Surveys were taken, and focus group meetings held, and now the St. Paul and Mounds View school districts are homing in on policies aimed at limiting disruptions caused by cellphones in classrooms.
How disruptive? Nearly 1 in 10 students in St. Paul reported using their phones more than two hours per day at school, according to a report to school board members last week.
“This equates to around 53 school days spent on a phone during school hours,” said Jodi Danielson, the district’s director of schools and learning.
Still, the policy now being considered in the state’s second-largest district envisions high schoolers being able to use their phones between classes and at lunch — a break from the “away for the day” policies enacted by many districts in the weeks ahead of the 2024-25 school year.
Mounds View, too, would allow middle and high school students to use phones during non-academic times under a recommendation presented to board members this month by a cellphone advisory committee. A majority of elementary school students, family members and staffers who were surveyed in the district agreed phones should not be permitted in their buildings at any time.

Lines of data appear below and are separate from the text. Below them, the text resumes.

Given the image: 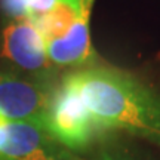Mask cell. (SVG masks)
Returning a JSON list of instances; mask_svg holds the SVG:
<instances>
[{
	"label": "cell",
	"instance_id": "cell-1",
	"mask_svg": "<svg viewBox=\"0 0 160 160\" xmlns=\"http://www.w3.org/2000/svg\"><path fill=\"white\" fill-rule=\"evenodd\" d=\"M99 129L126 132L160 147V93L110 67L68 73Z\"/></svg>",
	"mask_w": 160,
	"mask_h": 160
},
{
	"label": "cell",
	"instance_id": "cell-2",
	"mask_svg": "<svg viewBox=\"0 0 160 160\" xmlns=\"http://www.w3.org/2000/svg\"><path fill=\"white\" fill-rule=\"evenodd\" d=\"M46 131L71 153L89 148L98 135L99 126L67 76L53 89Z\"/></svg>",
	"mask_w": 160,
	"mask_h": 160
},
{
	"label": "cell",
	"instance_id": "cell-3",
	"mask_svg": "<svg viewBox=\"0 0 160 160\" xmlns=\"http://www.w3.org/2000/svg\"><path fill=\"white\" fill-rule=\"evenodd\" d=\"M55 86L43 79L0 71V119L27 122L46 129Z\"/></svg>",
	"mask_w": 160,
	"mask_h": 160
},
{
	"label": "cell",
	"instance_id": "cell-4",
	"mask_svg": "<svg viewBox=\"0 0 160 160\" xmlns=\"http://www.w3.org/2000/svg\"><path fill=\"white\" fill-rule=\"evenodd\" d=\"M0 55L22 74L46 80L52 71L46 42L30 19L9 21L3 27Z\"/></svg>",
	"mask_w": 160,
	"mask_h": 160
},
{
	"label": "cell",
	"instance_id": "cell-5",
	"mask_svg": "<svg viewBox=\"0 0 160 160\" xmlns=\"http://www.w3.org/2000/svg\"><path fill=\"white\" fill-rule=\"evenodd\" d=\"M0 160H74L49 132L27 122L0 119Z\"/></svg>",
	"mask_w": 160,
	"mask_h": 160
},
{
	"label": "cell",
	"instance_id": "cell-6",
	"mask_svg": "<svg viewBox=\"0 0 160 160\" xmlns=\"http://www.w3.org/2000/svg\"><path fill=\"white\" fill-rule=\"evenodd\" d=\"M46 53L52 64L61 67L88 65L97 59L92 46L89 19H77L67 34L46 40Z\"/></svg>",
	"mask_w": 160,
	"mask_h": 160
},
{
	"label": "cell",
	"instance_id": "cell-7",
	"mask_svg": "<svg viewBox=\"0 0 160 160\" xmlns=\"http://www.w3.org/2000/svg\"><path fill=\"white\" fill-rule=\"evenodd\" d=\"M97 160H147L122 144L107 142L98 151Z\"/></svg>",
	"mask_w": 160,
	"mask_h": 160
},
{
	"label": "cell",
	"instance_id": "cell-8",
	"mask_svg": "<svg viewBox=\"0 0 160 160\" xmlns=\"http://www.w3.org/2000/svg\"><path fill=\"white\" fill-rule=\"evenodd\" d=\"M2 11L11 21L18 19H30L28 0H2Z\"/></svg>",
	"mask_w": 160,
	"mask_h": 160
},
{
	"label": "cell",
	"instance_id": "cell-9",
	"mask_svg": "<svg viewBox=\"0 0 160 160\" xmlns=\"http://www.w3.org/2000/svg\"><path fill=\"white\" fill-rule=\"evenodd\" d=\"M74 13L76 19H89L95 0H58Z\"/></svg>",
	"mask_w": 160,
	"mask_h": 160
},
{
	"label": "cell",
	"instance_id": "cell-10",
	"mask_svg": "<svg viewBox=\"0 0 160 160\" xmlns=\"http://www.w3.org/2000/svg\"><path fill=\"white\" fill-rule=\"evenodd\" d=\"M57 5V0H28L30 18L40 17L51 12Z\"/></svg>",
	"mask_w": 160,
	"mask_h": 160
}]
</instances>
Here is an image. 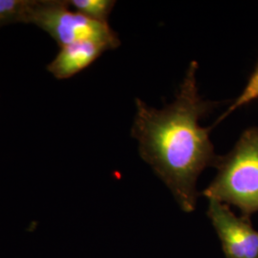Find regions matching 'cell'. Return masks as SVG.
Returning a JSON list of instances; mask_svg holds the SVG:
<instances>
[{
    "label": "cell",
    "mask_w": 258,
    "mask_h": 258,
    "mask_svg": "<svg viewBox=\"0 0 258 258\" xmlns=\"http://www.w3.org/2000/svg\"><path fill=\"white\" fill-rule=\"evenodd\" d=\"M198 63L191 61L174 101L156 109L136 99V115L131 135L138 141L142 159L165 183L184 212H194L197 180L209 166H216V155L210 138L212 127L199 120L216 106L199 95L196 80Z\"/></svg>",
    "instance_id": "cell-1"
},
{
    "label": "cell",
    "mask_w": 258,
    "mask_h": 258,
    "mask_svg": "<svg viewBox=\"0 0 258 258\" xmlns=\"http://www.w3.org/2000/svg\"><path fill=\"white\" fill-rule=\"evenodd\" d=\"M217 174L204 189L208 200L234 206L242 216L258 212V127L246 129L234 148L220 156Z\"/></svg>",
    "instance_id": "cell-2"
},
{
    "label": "cell",
    "mask_w": 258,
    "mask_h": 258,
    "mask_svg": "<svg viewBox=\"0 0 258 258\" xmlns=\"http://www.w3.org/2000/svg\"><path fill=\"white\" fill-rule=\"evenodd\" d=\"M67 1H36L26 23L48 33L62 47L82 41H94L114 50L120 45L108 23L89 19L68 9Z\"/></svg>",
    "instance_id": "cell-3"
},
{
    "label": "cell",
    "mask_w": 258,
    "mask_h": 258,
    "mask_svg": "<svg viewBox=\"0 0 258 258\" xmlns=\"http://www.w3.org/2000/svg\"><path fill=\"white\" fill-rule=\"evenodd\" d=\"M207 214L226 258H258V231L249 219L238 217L226 204L209 200Z\"/></svg>",
    "instance_id": "cell-4"
},
{
    "label": "cell",
    "mask_w": 258,
    "mask_h": 258,
    "mask_svg": "<svg viewBox=\"0 0 258 258\" xmlns=\"http://www.w3.org/2000/svg\"><path fill=\"white\" fill-rule=\"evenodd\" d=\"M109 48L94 41H82L61 47L55 59L47 69L58 80H65L80 73L83 69L108 51Z\"/></svg>",
    "instance_id": "cell-5"
},
{
    "label": "cell",
    "mask_w": 258,
    "mask_h": 258,
    "mask_svg": "<svg viewBox=\"0 0 258 258\" xmlns=\"http://www.w3.org/2000/svg\"><path fill=\"white\" fill-rule=\"evenodd\" d=\"M75 11L89 19L108 23L107 19L116 2L113 0H71L67 1Z\"/></svg>",
    "instance_id": "cell-6"
},
{
    "label": "cell",
    "mask_w": 258,
    "mask_h": 258,
    "mask_svg": "<svg viewBox=\"0 0 258 258\" xmlns=\"http://www.w3.org/2000/svg\"><path fill=\"white\" fill-rule=\"evenodd\" d=\"M36 1L0 0V26L14 22H27Z\"/></svg>",
    "instance_id": "cell-7"
},
{
    "label": "cell",
    "mask_w": 258,
    "mask_h": 258,
    "mask_svg": "<svg viewBox=\"0 0 258 258\" xmlns=\"http://www.w3.org/2000/svg\"><path fill=\"white\" fill-rule=\"evenodd\" d=\"M256 99H258V63L255 66V69L250 76L249 82L247 83L246 87L244 88L243 92L240 94L239 97L235 100V102L231 104V106L229 107V109L226 111L218 119L215 124L219 123L224 119H226L231 113L236 110L237 108L242 107L243 105L249 104V102H252Z\"/></svg>",
    "instance_id": "cell-8"
}]
</instances>
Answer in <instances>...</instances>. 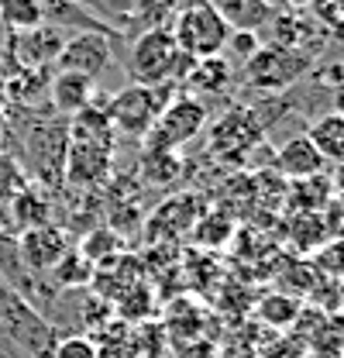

The deliberations come in response to state legislative action requiring every district and charter school in Minnesota to establish cellphone policies by March 15, 2025.
Danielson presented her recommendations to St. Paul board members at the tail end of a six-hour meeting highlighted by the naming of Stacie Stanley as the district’s next superintendent. As a result, there was little discussion by board members at the time. But there will probably be plenty of questions before the board finalizes the new cellphone rules in February.
“This is a pretty contentious conversation, and there are a lot of different viewpoints, and I want to lift up that it’s going to be a shift for some of our students,” Board Chair Halla Henderson said.